Birth and Early Career

Salutati was born in Stignano, near Buggiano (today's province of Pistoia, Tuscany). After studies in Bologna, he began to work as notary in that town, then part of the Republic of Florence. His letters to Florentine scholars earned him the nickname of "Ape of Cicero"[2], referring to his mastership of Latin style. Francesco Bruni took Salutati with him in Rome from 1368 to 1370, as assistant in the Papal secretacy. Having his career boosted by his stay in Rome, he was therefore appointed chancellor of Todi and then of the powerful Lucca.

Chancellor of Florence

In 1375 Coluccio was appointed Chancellor of Florence, the most important position in the bureaucracy of the Florentine Republic. In his position, Salutati was responsible for the official correspondences with other states. His abilities as a statesman were soon tested as Florence was immediately faced with war with the papacy.[3] Salutati was charged with addressing pope Gregory_XI to assure him that Florence was still a loyal member of the Guelf party.[4] Although he failed to prevent war with the papacy, Salutati soon became the most celebrated chancellor in all of Italy and a master of the formal letter.
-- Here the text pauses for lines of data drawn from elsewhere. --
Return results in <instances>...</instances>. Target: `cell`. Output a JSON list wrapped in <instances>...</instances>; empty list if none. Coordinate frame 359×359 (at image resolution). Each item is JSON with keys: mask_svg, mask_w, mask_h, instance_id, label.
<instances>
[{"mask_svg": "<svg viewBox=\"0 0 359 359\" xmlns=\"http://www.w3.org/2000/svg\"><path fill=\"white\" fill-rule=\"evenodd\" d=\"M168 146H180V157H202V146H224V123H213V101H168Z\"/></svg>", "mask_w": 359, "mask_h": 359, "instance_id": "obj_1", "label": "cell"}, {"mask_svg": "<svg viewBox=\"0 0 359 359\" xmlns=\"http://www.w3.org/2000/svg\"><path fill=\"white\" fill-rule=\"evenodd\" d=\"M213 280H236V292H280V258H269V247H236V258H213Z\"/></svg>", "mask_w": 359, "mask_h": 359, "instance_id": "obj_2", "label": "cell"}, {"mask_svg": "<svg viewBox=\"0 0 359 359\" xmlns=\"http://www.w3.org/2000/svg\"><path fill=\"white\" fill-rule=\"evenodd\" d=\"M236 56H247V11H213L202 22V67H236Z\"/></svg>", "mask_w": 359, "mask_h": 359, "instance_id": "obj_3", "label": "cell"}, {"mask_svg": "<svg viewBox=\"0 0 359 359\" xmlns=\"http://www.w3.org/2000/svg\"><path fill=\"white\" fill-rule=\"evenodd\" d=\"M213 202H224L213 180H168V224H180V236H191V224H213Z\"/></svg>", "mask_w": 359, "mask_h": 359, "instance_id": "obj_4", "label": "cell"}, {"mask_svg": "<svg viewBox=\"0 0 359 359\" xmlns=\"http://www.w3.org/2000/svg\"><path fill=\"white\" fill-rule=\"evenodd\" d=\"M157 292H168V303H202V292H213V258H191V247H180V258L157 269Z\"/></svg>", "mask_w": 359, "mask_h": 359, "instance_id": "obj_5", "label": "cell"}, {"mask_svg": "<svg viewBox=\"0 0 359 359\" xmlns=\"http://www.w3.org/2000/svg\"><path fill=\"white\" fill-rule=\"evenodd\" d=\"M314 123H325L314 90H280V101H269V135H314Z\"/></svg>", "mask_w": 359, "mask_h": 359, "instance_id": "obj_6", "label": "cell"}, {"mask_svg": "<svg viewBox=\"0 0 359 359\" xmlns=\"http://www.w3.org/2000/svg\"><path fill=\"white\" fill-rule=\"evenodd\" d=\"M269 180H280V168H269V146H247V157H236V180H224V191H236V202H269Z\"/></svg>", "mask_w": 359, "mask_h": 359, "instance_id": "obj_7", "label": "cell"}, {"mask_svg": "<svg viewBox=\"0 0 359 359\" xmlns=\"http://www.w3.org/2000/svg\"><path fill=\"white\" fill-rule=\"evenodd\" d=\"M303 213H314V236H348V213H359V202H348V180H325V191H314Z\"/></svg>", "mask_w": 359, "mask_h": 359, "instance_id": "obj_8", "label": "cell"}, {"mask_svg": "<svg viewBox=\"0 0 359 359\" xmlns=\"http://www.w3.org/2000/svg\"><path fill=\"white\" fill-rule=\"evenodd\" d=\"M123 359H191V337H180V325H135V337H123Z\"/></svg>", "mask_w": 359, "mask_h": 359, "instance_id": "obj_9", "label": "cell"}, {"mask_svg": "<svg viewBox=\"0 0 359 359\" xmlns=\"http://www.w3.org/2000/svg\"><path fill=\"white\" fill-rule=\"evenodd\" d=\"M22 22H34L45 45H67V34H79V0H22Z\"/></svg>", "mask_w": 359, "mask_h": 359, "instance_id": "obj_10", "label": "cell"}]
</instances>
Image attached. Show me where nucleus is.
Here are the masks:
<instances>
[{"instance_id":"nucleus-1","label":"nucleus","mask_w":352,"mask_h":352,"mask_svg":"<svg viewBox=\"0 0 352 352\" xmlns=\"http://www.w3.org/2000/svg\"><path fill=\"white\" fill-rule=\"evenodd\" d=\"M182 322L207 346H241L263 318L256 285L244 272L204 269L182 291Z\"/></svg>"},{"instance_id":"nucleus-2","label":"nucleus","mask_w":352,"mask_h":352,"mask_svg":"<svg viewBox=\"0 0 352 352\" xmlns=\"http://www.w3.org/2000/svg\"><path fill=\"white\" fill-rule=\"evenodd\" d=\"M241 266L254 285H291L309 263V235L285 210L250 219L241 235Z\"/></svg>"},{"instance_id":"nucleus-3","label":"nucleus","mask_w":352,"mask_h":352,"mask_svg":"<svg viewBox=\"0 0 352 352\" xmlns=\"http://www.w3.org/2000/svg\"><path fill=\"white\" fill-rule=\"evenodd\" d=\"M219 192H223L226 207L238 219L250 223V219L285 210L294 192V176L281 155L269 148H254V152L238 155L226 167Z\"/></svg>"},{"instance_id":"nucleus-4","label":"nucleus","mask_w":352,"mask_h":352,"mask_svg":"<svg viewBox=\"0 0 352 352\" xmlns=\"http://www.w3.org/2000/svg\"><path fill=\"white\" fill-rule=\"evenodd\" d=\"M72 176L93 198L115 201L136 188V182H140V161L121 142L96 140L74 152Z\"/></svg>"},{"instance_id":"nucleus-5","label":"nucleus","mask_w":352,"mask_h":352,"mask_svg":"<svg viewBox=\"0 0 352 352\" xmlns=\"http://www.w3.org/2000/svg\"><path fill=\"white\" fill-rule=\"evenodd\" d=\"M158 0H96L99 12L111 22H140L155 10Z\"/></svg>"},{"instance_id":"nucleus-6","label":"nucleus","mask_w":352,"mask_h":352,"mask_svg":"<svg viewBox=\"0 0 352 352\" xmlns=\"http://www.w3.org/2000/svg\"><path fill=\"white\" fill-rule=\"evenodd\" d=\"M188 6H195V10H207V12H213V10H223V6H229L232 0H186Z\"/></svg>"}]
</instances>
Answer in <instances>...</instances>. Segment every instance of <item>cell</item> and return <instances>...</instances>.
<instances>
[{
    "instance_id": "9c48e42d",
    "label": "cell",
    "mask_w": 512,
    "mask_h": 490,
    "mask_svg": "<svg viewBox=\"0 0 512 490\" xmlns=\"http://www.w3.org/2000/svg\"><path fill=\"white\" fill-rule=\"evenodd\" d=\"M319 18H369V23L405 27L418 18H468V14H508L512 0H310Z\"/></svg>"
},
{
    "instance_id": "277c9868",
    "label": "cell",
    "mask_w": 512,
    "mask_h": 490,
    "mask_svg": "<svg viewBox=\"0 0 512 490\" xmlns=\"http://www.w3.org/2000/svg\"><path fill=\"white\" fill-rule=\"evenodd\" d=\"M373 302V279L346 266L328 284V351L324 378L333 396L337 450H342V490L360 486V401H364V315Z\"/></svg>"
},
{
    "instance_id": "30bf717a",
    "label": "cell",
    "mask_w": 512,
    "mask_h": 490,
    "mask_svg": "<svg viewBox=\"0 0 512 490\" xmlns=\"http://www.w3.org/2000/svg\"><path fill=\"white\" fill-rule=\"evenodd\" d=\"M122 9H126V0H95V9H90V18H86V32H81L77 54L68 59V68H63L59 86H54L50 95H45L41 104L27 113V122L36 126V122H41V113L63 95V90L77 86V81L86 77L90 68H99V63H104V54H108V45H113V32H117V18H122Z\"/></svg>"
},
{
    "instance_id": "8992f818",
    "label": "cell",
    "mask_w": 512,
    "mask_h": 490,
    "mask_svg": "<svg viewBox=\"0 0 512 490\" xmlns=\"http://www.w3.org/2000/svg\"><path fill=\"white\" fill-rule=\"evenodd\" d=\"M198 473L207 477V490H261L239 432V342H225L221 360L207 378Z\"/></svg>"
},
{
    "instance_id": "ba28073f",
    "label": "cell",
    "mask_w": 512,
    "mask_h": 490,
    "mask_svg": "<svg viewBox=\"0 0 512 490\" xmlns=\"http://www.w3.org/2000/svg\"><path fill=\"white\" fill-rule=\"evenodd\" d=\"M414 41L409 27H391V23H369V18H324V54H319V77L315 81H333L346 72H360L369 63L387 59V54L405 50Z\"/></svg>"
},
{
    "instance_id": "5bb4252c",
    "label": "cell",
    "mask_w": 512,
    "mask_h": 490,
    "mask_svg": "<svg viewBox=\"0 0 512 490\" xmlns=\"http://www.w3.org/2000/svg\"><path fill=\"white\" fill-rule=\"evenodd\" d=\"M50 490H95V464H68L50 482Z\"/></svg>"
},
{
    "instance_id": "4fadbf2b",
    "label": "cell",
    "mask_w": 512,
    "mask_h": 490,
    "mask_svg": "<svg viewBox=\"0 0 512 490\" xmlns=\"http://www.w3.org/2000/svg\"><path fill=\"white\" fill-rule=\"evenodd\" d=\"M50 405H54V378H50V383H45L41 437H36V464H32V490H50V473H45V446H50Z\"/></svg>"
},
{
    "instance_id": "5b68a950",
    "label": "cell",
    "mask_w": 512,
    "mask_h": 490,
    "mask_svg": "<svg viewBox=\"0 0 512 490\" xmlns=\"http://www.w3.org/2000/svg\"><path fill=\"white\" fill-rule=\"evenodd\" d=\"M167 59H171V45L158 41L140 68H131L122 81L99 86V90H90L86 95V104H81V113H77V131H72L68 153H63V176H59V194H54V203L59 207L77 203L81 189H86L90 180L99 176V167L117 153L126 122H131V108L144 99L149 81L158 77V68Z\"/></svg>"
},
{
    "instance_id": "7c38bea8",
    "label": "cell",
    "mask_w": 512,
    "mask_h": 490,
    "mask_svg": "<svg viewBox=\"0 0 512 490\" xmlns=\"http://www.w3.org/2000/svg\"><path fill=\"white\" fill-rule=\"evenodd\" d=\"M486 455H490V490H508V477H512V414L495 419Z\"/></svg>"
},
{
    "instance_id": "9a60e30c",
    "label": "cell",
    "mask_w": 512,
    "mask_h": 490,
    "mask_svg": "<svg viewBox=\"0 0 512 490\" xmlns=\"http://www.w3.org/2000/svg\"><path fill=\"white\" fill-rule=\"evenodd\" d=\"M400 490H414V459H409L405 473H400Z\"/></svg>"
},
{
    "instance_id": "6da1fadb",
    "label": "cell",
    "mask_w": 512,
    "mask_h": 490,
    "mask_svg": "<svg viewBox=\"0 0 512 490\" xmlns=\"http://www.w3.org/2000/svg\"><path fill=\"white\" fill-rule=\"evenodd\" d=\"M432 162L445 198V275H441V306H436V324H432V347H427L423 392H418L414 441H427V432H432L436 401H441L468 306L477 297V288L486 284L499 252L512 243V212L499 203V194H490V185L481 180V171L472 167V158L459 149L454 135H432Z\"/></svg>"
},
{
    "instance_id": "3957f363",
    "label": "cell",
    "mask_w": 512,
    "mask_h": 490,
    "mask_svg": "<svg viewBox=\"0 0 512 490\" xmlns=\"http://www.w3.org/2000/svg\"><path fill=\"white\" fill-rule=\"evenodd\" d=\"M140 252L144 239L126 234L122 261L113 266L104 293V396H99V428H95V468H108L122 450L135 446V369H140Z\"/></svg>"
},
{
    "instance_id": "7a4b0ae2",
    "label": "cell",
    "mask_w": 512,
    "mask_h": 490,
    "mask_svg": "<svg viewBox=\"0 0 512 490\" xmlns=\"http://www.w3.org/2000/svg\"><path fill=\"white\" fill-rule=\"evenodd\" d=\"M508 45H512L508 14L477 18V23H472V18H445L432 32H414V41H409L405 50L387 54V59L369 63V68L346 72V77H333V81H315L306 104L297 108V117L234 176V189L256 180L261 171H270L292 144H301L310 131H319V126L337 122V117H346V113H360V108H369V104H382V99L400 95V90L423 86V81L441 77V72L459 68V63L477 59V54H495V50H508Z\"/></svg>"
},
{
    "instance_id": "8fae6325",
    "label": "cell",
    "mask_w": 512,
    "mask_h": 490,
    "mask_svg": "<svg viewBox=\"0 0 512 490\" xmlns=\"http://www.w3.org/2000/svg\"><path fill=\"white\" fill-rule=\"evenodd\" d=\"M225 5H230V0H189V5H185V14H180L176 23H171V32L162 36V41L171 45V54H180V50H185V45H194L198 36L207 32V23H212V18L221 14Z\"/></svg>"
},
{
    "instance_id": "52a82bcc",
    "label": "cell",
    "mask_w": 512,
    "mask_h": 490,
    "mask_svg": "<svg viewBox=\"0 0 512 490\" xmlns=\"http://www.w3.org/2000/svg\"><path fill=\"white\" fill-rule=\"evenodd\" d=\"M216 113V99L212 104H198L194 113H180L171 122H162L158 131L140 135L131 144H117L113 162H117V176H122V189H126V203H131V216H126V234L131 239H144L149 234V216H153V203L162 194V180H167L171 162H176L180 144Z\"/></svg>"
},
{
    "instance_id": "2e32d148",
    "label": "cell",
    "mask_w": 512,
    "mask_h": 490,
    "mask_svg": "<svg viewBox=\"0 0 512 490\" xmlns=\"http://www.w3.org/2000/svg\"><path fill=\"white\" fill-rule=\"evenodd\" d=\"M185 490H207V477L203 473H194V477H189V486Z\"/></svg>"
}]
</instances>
Florence's principle nemesis during his tenure, Giangaleazzo Visconti once remarked that one of Salutati's letters could "cause more damage than a thousand Florentine horsemen."[5] During his life, Florence warred twice against its powerful northern rival, Giangaleazzo Visconti, Duke of Milan. His treatise De tyranno ("On the tyrant", published in 1400), has, most likely, its model in Visconti, although in it Salutati (despite being a republican) remains a supporter of the providential universal monarch already put forward by Dante[6]. Occasionally his letters had unintended consequences. When he wrote the people of Ancona, asking them for military support against the pope, he called to mind the evils Italy had suffered on behalf of the French. Word of his nasty tone got to the King of France, which prompted a switch and most conciliatory letter from Salutati, assuring the King that he meant no harm and that Florence would always be a friend to France.[7] In testament to his popularity as chancellor the city of Florence paid 250 Florins for his funeral in 1406.[8]